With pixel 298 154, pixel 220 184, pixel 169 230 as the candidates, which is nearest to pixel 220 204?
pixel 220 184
======
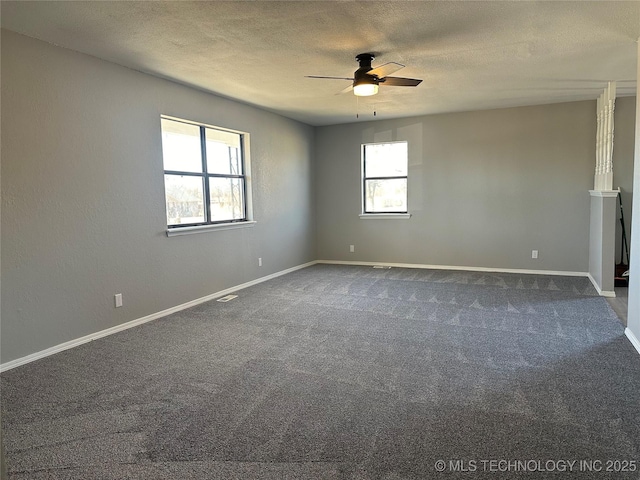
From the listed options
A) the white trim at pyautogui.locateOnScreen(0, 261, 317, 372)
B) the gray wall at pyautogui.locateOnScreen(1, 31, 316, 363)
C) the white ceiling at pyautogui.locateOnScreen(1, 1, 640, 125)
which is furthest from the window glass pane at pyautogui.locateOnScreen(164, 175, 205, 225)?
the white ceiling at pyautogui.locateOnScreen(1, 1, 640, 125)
======
> [PROBLEM TO SOLVE]:
Locate each line in the material above that contains the string "pixel" and copy those lines out in full.

> [THE REPLY]:
With pixel 298 154, pixel 220 184, pixel 169 230 as the candidates, which is nearest to pixel 220 204?
pixel 220 184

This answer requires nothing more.